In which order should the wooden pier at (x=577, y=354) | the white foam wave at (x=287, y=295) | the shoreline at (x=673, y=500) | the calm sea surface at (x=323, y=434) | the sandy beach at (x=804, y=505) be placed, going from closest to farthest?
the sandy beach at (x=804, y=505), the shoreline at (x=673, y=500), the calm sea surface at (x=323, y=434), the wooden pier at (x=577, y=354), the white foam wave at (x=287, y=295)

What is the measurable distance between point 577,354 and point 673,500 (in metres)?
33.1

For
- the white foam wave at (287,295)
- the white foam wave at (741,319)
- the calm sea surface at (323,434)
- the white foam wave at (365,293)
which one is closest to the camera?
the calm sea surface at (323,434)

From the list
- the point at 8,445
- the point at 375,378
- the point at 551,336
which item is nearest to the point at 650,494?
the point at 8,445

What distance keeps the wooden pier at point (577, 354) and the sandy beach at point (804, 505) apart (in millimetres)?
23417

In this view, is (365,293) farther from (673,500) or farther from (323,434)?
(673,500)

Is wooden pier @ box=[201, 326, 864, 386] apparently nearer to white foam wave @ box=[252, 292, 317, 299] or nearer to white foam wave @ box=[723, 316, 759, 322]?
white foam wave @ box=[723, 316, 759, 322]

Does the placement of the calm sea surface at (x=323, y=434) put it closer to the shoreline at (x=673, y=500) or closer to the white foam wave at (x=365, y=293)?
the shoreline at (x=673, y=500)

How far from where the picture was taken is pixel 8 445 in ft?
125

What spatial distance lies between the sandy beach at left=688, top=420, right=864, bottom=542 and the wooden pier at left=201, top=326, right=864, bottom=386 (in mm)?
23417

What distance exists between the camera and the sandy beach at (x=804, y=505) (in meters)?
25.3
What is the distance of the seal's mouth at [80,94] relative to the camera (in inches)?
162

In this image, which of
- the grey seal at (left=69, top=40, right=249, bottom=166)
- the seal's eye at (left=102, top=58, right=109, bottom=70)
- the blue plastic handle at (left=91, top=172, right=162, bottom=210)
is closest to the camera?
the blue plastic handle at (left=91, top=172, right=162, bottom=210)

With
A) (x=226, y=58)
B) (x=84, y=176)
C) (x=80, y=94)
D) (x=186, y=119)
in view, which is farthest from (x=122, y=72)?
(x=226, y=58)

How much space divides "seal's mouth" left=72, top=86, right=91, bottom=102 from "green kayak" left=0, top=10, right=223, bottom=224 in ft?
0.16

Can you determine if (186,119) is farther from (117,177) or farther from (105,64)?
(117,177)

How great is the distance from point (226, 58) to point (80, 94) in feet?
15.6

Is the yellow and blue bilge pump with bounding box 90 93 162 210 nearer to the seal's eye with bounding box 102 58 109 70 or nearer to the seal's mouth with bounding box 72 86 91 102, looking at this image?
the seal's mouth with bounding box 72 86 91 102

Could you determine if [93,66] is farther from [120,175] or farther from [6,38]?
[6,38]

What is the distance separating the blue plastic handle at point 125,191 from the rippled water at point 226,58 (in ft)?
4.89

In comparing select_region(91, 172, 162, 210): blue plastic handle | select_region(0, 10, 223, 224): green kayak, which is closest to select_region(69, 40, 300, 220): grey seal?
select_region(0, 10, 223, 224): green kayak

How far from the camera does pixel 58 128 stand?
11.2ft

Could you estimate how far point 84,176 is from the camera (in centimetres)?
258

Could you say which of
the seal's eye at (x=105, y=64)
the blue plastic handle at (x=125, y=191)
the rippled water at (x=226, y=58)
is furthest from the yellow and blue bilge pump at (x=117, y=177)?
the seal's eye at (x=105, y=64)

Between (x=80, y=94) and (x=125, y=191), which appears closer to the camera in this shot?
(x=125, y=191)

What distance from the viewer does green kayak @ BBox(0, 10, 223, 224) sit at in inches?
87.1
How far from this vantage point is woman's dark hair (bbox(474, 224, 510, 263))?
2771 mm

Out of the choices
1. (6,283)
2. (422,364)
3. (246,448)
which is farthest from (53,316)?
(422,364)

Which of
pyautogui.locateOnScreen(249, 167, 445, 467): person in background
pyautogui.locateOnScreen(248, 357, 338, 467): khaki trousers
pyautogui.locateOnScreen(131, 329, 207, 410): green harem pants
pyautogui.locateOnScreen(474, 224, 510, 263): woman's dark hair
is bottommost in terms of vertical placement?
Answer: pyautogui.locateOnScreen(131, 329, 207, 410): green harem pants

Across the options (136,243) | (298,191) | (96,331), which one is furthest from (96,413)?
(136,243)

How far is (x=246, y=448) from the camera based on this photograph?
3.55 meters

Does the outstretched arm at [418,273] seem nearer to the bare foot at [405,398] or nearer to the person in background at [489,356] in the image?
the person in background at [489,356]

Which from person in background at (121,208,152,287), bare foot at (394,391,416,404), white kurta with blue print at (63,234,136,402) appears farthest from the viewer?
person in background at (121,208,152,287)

· · · · ·

• Written problem
Rewrite all the records above, changing "khaki trousers" to "beige trousers" and leaving everything else the same.

• Result of this exercise
In which order should the wooden pier at (x=577, y=354) | the white foam wave at (x=287, y=295) | the shoreline at (x=673, y=500) | the calm sea surface at (x=323, y=434) | the sandy beach at (x=804, y=505) be placed, going from closest to farthest?
the sandy beach at (x=804, y=505), the shoreline at (x=673, y=500), the calm sea surface at (x=323, y=434), the wooden pier at (x=577, y=354), the white foam wave at (x=287, y=295)

What is the measurable distance between point 577,354 and point 673,500 (in metres)?
33.1

For
- the white foam wave at (287,295)
- the white foam wave at (741,319)
- the calm sea surface at (323,434)
- the white foam wave at (365,293)
which one is closest to the camera?
the calm sea surface at (323,434)

From the list
- the point at 8,445
- the point at 375,378
- the point at 551,336
which item is nearest to the point at 650,494?
the point at 8,445

What distance keeps the wooden pier at point (577, 354) and the sandy beach at point (804, 505) apart (in millimetres)?
23417

In this view, is (365,293) farther from (673,500) or farther from (323,434)?
(673,500)

Is wooden pier @ box=[201, 326, 864, 386] apparently nearer to white foam wave @ box=[252, 292, 317, 299] or nearer to white foam wave @ box=[723, 316, 759, 322]?
white foam wave @ box=[723, 316, 759, 322]

Does the placement of the calm sea surface at (x=323, y=434) put it closer to the shoreline at (x=673, y=500) or closer to the white foam wave at (x=365, y=293)?
the shoreline at (x=673, y=500)

How far from where the picture was taken is pixel 8 445 in ft?
125

What spatial distance lies between the sandy beach at left=688, top=420, right=864, bottom=542 and the wooden pier at left=201, top=326, right=864, bottom=386 (in mm)?
23417

What distance exists between the camera and the sandy beach at (x=804, y=505) (in meters)?
25.3
What is the distance of the seal's mouth at [80,94] relative to the camera (in inches)?
162

In this image, which of
- the grey seal at (left=69, top=40, right=249, bottom=166)
- the seal's eye at (left=102, top=58, right=109, bottom=70)
- the blue plastic handle at (left=91, top=172, right=162, bottom=210)
is closest to the camera?
the blue plastic handle at (left=91, top=172, right=162, bottom=210)

With
A) (x=226, y=58)
B) (x=84, y=176)
C) (x=80, y=94)
D) (x=186, y=119)
in view, which is farthest from (x=122, y=72)?
(x=226, y=58)

How much space divides "seal's mouth" left=72, top=86, right=91, bottom=102 from "green kayak" left=0, top=10, right=223, bottom=224 in ft?
0.16

Can you determine if (186,119) is farther from (117,177) or farther from (105,64)?
(117,177)

How great is the distance from point (226, 58) to point (80, 94) in feet?
15.6

Is the yellow and blue bilge pump with bounding box 90 93 162 210 nearer to the seal's eye with bounding box 102 58 109 70 or nearer to the seal's mouth with bounding box 72 86 91 102, looking at this image?
the seal's mouth with bounding box 72 86 91 102

Could you determine if [93,66] is farther from [120,175] or farther from [6,38]?
[6,38]

What is the distance separating the blue plastic handle at point 125,191 from the rippled water at point 226,58 (in ft)?
4.89

In comparing select_region(91, 172, 162, 210): blue plastic handle | select_region(0, 10, 223, 224): green kayak, which is closest to select_region(69, 40, 300, 220): grey seal?
select_region(0, 10, 223, 224): green kayak

How far from the camera does pixel 58 128 stand?
11.2ft

Could you estimate how far point 84,176 is from the camera (in centimetres)?
258

Could you say which of
the seal's eye at (x=105, y=64)
the blue plastic handle at (x=125, y=191)
the rippled water at (x=226, y=58)
is furthest from the yellow and blue bilge pump at (x=117, y=177)?
the seal's eye at (x=105, y=64)

Between (x=80, y=94) and (x=125, y=191), which appears closer to the camera in this shot?
(x=125, y=191)

What distance from the viewer does green kayak @ BBox(0, 10, 223, 224) sit at in inches?
87.1
How far from this vantage point is woman's dark hair (bbox(474, 224, 510, 263))?
2771 mm

Out of the choices
1. (6,283)
2. (422,364)
3. (246,448)
which is farthest from (53,316)?
(422,364)

Which of
pyautogui.locateOnScreen(249, 167, 445, 467): person in background
pyautogui.locateOnScreen(248, 357, 338, 467): beige trousers
pyautogui.locateOnScreen(131, 329, 207, 410): green harem pants
pyautogui.locateOnScreen(474, 224, 510, 263): woman's dark hair
is bottommost in terms of vertical placement?
Answer: pyautogui.locateOnScreen(131, 329, 207, 410): green harem pants

Across the options (136,243) | (298,191) | (96,331), which one is furthest from (96,413)?
(136,243)

How far is (x=246, y=448) from the camera based on this photograph?
3.55 meters

Does the outstretched arm at [418,273] seem nearer to the bare foot at [405,398] or nearer to the person in background at [489,356] in the image?
the person in background at [489,356]

Which from person in background at (121,208,152,287), bare foot at (394,391,416,404), white kurta with blue print at (63,234,136,402) appears farthest from the viewer?
person in background at (121,208,152,287)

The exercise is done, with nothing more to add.